If we don’t get it? Shut it down!
If we don’t get it? Shut it down!
If we don’t get it?
Shut. It. Down!”

I use this chant rhythm combined with the pitch set A C# A Bb, building activity in the violin - allowing the violin to chant with the global protests as well.
On the worst days, it feels like choking on sirens. A moment of overpressure harmonics represents generations of trauma groaning back to the surface whenever we’re killed. I pitch-matched the cop cars here in Brooklyn to get the pitch material for the following glissandi. Then sing the Black National Anthem “Lift Every Voice and Sing” at the same time. The difficulty here is high, and intentionally so.

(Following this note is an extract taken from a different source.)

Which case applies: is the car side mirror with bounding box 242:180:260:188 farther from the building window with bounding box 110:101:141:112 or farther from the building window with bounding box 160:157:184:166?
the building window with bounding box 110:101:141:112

Still there has been beauty because of all this: monuments being torn down, unified global protests - all illustrating the verse I keep singing:

“Lift every voice and sing
Till earth and heaven ring
Ring with the harmonies of liberty
Let our rejoicing rise
High as the listening skies
Let it resound loud as the roaring sea.”
But to just end on the anthem feels... inappropriate. There’s an ever growing list of names of black people who will never lift their voice again.
We’re still being killed. So I glitch and strangle the self made chorus with my Kaoss pad, until finally all voices flatline.
Because this ending feels more realistic.